Required work |
- A) Decide whether each statement below agrees with the passage on family history and infant food allergy, answering yes or no and quoting the deciding words of that passage. (i) Almost 70% of the participants had a family history of allergy. (ii) Paternal history of allergic disease appeared more strongly associated with infant food allergy than maternal history did. (iii) Sibling history of food allergy stayed associated with egg allergy in the child after controlling for timing of egg introduction.
- B) According to the passage on family history and infant food allergy, who mostly completed the questionnaires that gathered family history information?
- C) Continue the passage on family history and infant food allergy from its final sentence.

In this large population-based study with a high participation rate we found almost 70% of the participants had a family history of allergy. However, children who met the commonly used definition of “high risk” for allergy (one immediate family member with a history of allergic disease) showed only modest increased risk of food allergy compared to those with no family history of allergy, while having two or more family members with a history of allergy was more strongly predictive of food allergy in the child. Among infants with siblings, both parental and sibling history of allergic disease were important predictors of food allergy in the infant, while among infants without siblings having two allergic parents predicted food allergy in the infant. Overall maternal history of allergic disease appeared to be more strongly associated with infant food allergy compared with paternal history of allergic disease.
There were differences in the associations between family history of allergic disease and egg and peanut allergy in the child, with maternal history of eczema and asthma and sibling history of allergic rhinitis predicting egg allergy in infants while maternal and paternal history of asthma with allergic rhinitis were the only predictors of infant peanut allergy. Although sibling history of food allergy was initially associated with risk of egg allergy in the child, this association was no longer present after controlling for timing of introduction of egg. This suggests that infants with food allergic siblings were at increased risk of egg allergy because of delayed introduction of egg rather than genetic factors. Changes in behavior may also explain the apparent protective effect of maternal history of food allergy on peanut allergy in the offspring. Interestingly, family history of asthma and allergic rhinitis predicted food allergy in the child independent of family history of food allergy. In fact history of these allergic diseases seemed more important in predicting childhood food allergy than history of food allergy in family members, although this needs to be considered in the context of potential misclassification of food allergy status in family members and lack of statistical power to take parental food allergy into account given the small prevalence of food allergy among parents.
The association between family history of allergy and infant food allergy differed between infants of Australian-born and Asian-born parents. In this study we have observed lower rates of reported allergy among parents born in East Asia [12], but conversely higher rates of food allergy among their infants. This may indicate interactions between genes and the Australian environment and suggests that environmental factors associated with increased allergy work differentially on different genotypes.
HealthNuts is the largest single-center study of infant food allergy to use oral food challenges to diagnose food allergy. It is uniquely suited to examine the relationship between family history of allergic disease and infant food allergy because of its population-based sampling strategy and the use of non-participant questionnaires to collect information on family history of allergy and surrogate measures of likely infant food allergy for all those who chose not to participate in the study. This allows an assessment of the impact of selection bias on the association between family history of food allergy and infant food allergy. Because of the high participation rate in this study, prevalence estimates changed little after taking into account differences between participants and non-participants, thus our results can be applied to the general population from which this study sample was derived.
The main limitation of this study is the use of parent-reported family history of allergic disease to define family history of allergy, with information gathered from questionnaires mostly completed by the child’s mother (data not shown). As such, non-differential misclassification of family history could have contributed to the observed null associations. This may also explain the relatively lower magnitude of the association for paternal history of allergic disease, which was predominantly reported by mothers and therefore might be less accurate. However, the same definition is often used in clinical settings and epidemiological studies to identify those thought to be at high risk of food allergy, thus the information that this study provides about the relationship between self-reported family allergic disease and infant food allergy is valuable both for research and clinical practice.

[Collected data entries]
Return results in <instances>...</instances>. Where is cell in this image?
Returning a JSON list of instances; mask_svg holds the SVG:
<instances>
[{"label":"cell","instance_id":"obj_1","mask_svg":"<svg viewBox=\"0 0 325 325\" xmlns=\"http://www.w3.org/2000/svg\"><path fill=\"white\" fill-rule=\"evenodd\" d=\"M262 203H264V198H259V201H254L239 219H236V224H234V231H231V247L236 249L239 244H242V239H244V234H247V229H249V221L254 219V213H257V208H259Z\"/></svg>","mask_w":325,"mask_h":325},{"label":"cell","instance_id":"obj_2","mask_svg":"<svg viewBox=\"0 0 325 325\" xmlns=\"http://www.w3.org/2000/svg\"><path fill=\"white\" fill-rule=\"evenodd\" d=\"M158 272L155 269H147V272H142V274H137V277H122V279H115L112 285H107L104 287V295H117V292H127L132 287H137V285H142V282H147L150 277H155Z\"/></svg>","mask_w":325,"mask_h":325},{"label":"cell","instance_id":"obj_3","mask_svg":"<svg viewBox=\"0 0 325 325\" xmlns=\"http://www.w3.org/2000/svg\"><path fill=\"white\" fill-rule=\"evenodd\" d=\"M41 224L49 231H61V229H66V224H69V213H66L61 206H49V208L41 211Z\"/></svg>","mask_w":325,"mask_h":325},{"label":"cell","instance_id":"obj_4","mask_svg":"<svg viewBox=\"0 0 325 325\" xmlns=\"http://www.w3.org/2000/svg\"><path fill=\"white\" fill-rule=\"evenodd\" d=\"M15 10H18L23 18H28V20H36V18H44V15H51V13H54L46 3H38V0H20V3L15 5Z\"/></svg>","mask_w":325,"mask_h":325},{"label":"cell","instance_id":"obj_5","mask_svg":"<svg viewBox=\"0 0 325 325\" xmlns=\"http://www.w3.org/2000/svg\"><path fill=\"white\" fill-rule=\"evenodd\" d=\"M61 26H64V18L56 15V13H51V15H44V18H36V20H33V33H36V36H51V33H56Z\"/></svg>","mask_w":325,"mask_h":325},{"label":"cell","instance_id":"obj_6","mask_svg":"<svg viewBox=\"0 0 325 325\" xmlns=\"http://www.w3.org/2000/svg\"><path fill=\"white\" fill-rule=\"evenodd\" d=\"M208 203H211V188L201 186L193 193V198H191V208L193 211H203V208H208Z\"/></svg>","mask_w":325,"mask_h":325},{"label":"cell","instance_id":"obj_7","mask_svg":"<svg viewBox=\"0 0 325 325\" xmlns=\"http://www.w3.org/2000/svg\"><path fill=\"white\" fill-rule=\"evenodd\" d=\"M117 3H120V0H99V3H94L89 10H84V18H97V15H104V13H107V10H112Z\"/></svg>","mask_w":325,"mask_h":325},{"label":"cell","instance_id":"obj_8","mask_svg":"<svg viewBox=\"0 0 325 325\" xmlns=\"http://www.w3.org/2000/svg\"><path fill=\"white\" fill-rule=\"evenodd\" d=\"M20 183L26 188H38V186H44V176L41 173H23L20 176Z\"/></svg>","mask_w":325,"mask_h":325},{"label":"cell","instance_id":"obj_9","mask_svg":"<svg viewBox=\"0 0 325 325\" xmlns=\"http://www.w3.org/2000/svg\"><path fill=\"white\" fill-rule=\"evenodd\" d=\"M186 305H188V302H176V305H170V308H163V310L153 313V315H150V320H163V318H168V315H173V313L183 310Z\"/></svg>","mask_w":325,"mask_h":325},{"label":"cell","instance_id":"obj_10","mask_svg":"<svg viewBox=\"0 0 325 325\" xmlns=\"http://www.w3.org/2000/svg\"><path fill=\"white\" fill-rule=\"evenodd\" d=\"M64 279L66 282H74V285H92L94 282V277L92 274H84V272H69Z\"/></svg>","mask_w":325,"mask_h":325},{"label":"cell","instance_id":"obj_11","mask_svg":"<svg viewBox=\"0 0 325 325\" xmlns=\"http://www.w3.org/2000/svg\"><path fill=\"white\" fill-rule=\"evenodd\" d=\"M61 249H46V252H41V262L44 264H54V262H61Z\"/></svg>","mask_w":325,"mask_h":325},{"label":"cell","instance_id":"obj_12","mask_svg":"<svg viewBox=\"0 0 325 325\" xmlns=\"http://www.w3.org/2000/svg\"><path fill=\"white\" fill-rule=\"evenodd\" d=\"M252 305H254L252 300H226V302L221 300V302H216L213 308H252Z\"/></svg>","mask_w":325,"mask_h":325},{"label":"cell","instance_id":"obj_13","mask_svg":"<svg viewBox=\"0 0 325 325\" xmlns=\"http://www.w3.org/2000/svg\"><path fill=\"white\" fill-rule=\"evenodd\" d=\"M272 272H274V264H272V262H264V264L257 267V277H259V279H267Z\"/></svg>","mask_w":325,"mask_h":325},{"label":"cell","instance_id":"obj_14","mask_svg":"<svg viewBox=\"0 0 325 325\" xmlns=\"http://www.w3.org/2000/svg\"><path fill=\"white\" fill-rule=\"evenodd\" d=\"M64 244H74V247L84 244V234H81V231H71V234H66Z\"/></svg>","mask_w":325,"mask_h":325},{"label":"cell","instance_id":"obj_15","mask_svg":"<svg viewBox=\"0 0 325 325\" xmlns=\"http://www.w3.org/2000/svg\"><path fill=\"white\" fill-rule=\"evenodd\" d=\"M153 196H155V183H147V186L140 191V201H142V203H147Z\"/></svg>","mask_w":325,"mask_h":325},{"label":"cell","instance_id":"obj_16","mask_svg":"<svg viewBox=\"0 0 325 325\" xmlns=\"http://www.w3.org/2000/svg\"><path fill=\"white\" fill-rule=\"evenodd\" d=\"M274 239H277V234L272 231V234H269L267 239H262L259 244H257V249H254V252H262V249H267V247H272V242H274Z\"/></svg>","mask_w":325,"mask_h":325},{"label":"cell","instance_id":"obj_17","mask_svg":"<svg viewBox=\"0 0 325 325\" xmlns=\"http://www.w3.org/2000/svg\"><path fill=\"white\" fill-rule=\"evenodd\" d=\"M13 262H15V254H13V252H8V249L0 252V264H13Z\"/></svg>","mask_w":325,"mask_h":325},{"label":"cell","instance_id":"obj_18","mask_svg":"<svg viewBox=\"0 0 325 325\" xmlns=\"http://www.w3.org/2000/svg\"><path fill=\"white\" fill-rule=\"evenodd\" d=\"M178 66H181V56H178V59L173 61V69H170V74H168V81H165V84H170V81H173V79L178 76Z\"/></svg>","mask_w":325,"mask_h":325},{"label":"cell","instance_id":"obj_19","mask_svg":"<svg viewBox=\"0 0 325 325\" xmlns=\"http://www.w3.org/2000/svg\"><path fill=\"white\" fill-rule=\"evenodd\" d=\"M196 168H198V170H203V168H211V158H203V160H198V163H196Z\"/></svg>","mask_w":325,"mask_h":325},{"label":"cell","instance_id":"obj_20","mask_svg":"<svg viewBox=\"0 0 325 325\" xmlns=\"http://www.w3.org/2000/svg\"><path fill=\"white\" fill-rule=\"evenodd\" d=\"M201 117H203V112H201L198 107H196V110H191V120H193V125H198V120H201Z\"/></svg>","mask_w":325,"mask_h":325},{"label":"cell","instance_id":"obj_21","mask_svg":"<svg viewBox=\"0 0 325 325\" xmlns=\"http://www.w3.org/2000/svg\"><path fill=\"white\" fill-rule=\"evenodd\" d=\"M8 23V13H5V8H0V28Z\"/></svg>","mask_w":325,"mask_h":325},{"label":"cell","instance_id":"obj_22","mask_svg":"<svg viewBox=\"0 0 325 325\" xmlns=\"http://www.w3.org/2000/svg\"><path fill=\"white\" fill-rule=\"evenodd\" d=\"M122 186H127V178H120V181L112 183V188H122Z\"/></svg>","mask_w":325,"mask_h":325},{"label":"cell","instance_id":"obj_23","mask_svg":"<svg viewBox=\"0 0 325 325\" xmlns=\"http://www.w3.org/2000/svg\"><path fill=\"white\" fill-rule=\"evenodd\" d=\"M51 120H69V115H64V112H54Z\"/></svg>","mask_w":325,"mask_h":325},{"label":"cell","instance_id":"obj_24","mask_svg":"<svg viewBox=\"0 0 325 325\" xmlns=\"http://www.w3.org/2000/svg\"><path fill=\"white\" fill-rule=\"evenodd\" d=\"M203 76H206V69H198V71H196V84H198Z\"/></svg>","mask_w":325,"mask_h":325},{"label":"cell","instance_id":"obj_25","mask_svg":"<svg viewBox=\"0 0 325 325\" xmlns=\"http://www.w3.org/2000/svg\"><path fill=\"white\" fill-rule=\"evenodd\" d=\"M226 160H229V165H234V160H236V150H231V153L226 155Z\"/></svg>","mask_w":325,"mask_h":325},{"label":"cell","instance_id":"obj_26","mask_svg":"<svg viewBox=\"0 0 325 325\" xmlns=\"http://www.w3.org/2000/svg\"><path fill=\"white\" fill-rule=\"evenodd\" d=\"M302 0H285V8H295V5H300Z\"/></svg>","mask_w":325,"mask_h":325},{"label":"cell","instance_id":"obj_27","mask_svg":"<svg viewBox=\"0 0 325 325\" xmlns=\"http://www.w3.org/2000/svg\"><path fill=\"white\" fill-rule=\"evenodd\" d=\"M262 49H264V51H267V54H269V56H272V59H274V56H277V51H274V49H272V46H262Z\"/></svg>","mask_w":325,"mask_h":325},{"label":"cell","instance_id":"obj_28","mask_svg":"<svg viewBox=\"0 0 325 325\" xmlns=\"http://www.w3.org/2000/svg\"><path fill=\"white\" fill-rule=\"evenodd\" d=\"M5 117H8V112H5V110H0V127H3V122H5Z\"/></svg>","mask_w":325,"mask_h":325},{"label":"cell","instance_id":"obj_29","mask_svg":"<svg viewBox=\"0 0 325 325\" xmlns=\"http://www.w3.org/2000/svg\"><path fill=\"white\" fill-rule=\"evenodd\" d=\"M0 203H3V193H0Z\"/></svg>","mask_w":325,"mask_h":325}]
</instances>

Answers by item number |
- A)
(i) Yes: "almost 70% of the participants had a family history of allergy."
(ii) No: "Overall maternal history of allergic disease appeared to be more strongly associated with infant food allergy compared with paternal history of allergic disease."
(iii) No: "this association was no longer present after controlling for timing of introduction of egg."

- B) The child's mother mostly completed them.

- C)
Additionally, this study focused mainly on three food allergies in childhood, namely egg, peanut and sesame allergy. Skin prick testing was also performed for cow’s milk allergy and shellfish; however food challenges were not performed for these foods. Overall food allergy as examined as an outcome therefore mainly reflects egg and peanut allergy, with egg allergy being the most common food allergy in this cohort. Milk allergy is also a common food allergy in infancy, however in this cohort IgE-mediated sensitization to milk at 12 months of age was rare, particularly among infants without any other food allergies (SPT ≥ 2 mm prevalence in these infants was 0.7%; data not shown). This suggests that we are unlikely to have misclassified a large number of milk allergic infants as not having an IgE-mediated food allergy.
The relationship between family history of allergy and childhood food allergy has previously been considered in only a few population-based studies. Consistent with our findings, one previous birth cohort study in Korea (n = 1,177) reported that maternal atopic dermatitis was associated with an increased risk of parent-reported food allergy in the first year of life [13]. Egg allergy was the most common food allergy reported, but food challenges were not performed to confirm allergy status. A second small cohort study of 452 infants in Thailand reported that family history of allergy was associated with parent-reported food allergy, but was unable to assess associations with challenge-confirmed food allergy as only five infants had challenge-confirmed food allergy [14]. A study in Finland found that the cumulative incidence of any positive food allergy test by age four years (including SPT or sIgE testing) was threefold higher if both biologic parents had an allergic manifestation and twofold higher if one parent had an allergy than if both parents were free of allergies [15].
Two studies have examined challenge-proven food allergy to individual foods. In the Avon Longitudinal Study of Parents and Children, which included 23 children with challenge-confirmed peanut allergy, maternal atopy was associated with peanut allergy in an unadjusted model, but the association was no longer significant after adjustment for environmental factors, possibly due to limited statistical power [16]. A recent case-control study involving case and control infants selected from a population-based study of cow’s milk allergy found that maternal but not paternal self-reported atopic disease was more common among infants with persistent IgE-mediated cow’s milk allergy, although there was no evidence of an association between objectively measured atopy (by SPT) in parents and milk allergy in the infant [17]. The finding that maternal self-reported atopic disease was more strongly associated with infant food allergy compared with paternal history is consistent with our findings.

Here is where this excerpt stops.